YOUR TASKS:
A. Write out the part of the imageFolderPathMatch text from "For example, to" up to and including "with another backslash)".
B. Check each statement against the imageFolderPathMatch text and say yes or no, quoting the words that decide it. (i) The imageFolderPathMatch property is a regular expression. (ii) The package examines only .png files. (iii) The example doubles its backslashes because the backslash is a special character in regular expressions.

TEXT EXCERPT:
################

For details on the folder images feature, see processFolderImages.

The imageFolderPathMatch property is a regular expression. If processFolderImages is active, than the package looks at the file paths of all .png, .gif and .jpg files in the root directory of the site and its subdirectories. Those image files whose paths match imageFolderPathMatch will be processed.

For example, to process all image files in directory images\img1, you would use:

<!--all images in images\img1-->
<cssSpriteGenerator imageFolderPathMatch="\\images\\img1\\" ... >
</cssSpriteGenerator>

(it uses double backslashes because the backslash is a special character in regular expressions, so needs to be escaped with another backslash)

################

RAW DATA:
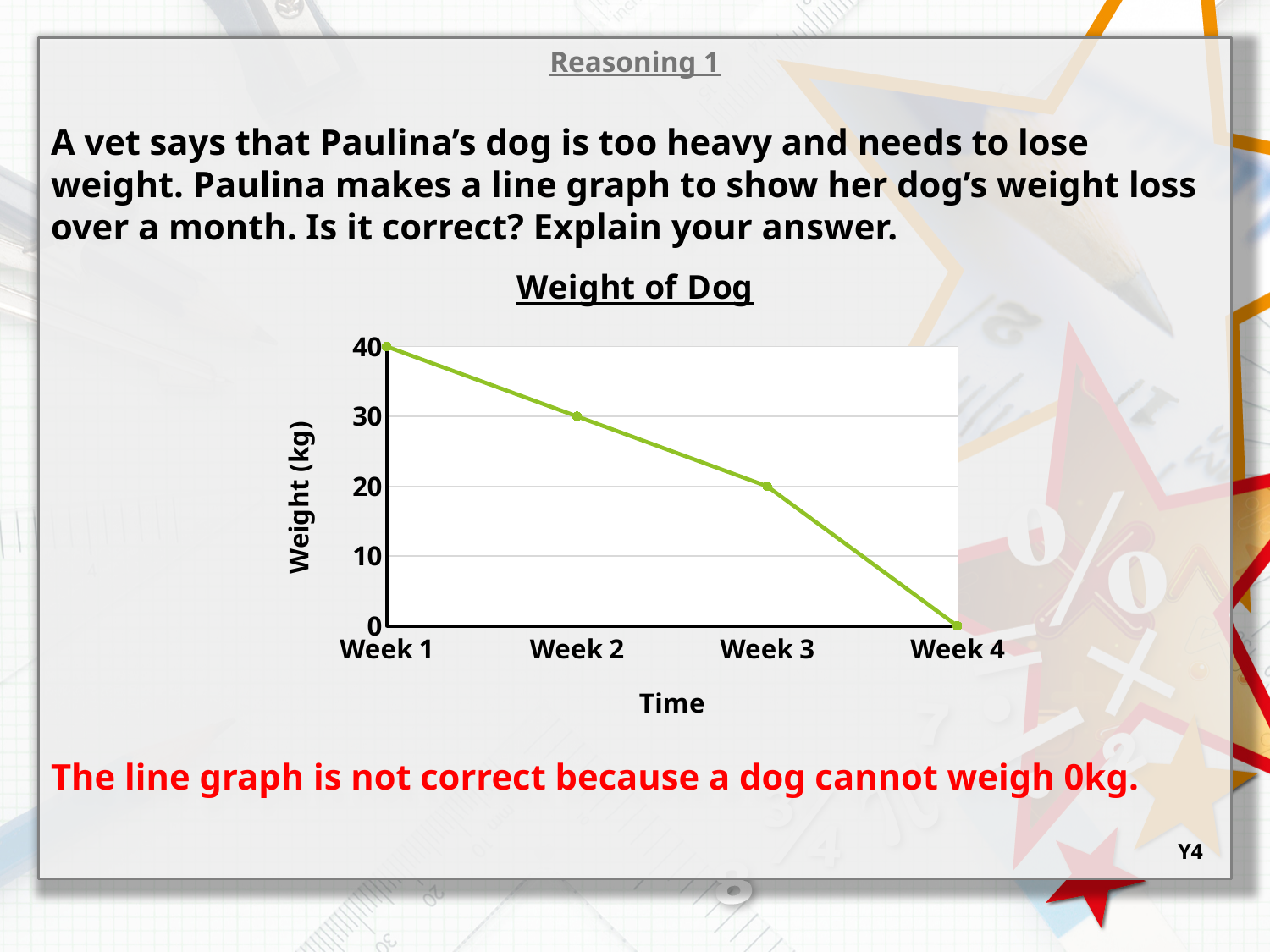
What kind of chart is shown on the slide? line chart Which is larger, the weight in Week 2 or the weight in Week 4? Week 2 In which week is the dog's weight lowest? Week 4 What is the title of the chart? Weight of Dog What is the difference in weight between Week 1 and Week 3? 20 kg Does the dog's weight rise or fall from Week 1 to Week 4? fall What is the weight of the dog in Week 1? 40 kg In which week is the dog's weight highest? Week 1 What is the weight of the dog in Week 3? 20 kg How many weeks are plotted on the x axis? 4 What is the weight of the dog in Week 2? 30 kg What is the weight of the dog in Week 4? 0 kg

################

ANSWERS FOR THE EXERCISE:
A.
For example, to process all image files in directory images\img1, you would use:

<!--all images in images\img1-->
<cssSpriteGenerator imageFolderPathMatch="\\images\\img1\\" ... >
</cssSpriteGenerator>

(it uses double backslashes because the backslash is a special character in regular expressions, so needs to be escaped with another backslash)

B.
(i) Yes: "The imageFolderPathMatch property is a regular expression."
(ii) No: "the package looks at the file paths of all .png, .gif and .jpg files in the root directory of the site and its subdirectories."
(iii) Yes: "it uses double backslashes because the backslash is a special character in regular expressions, so needs to be escaped with another backslash."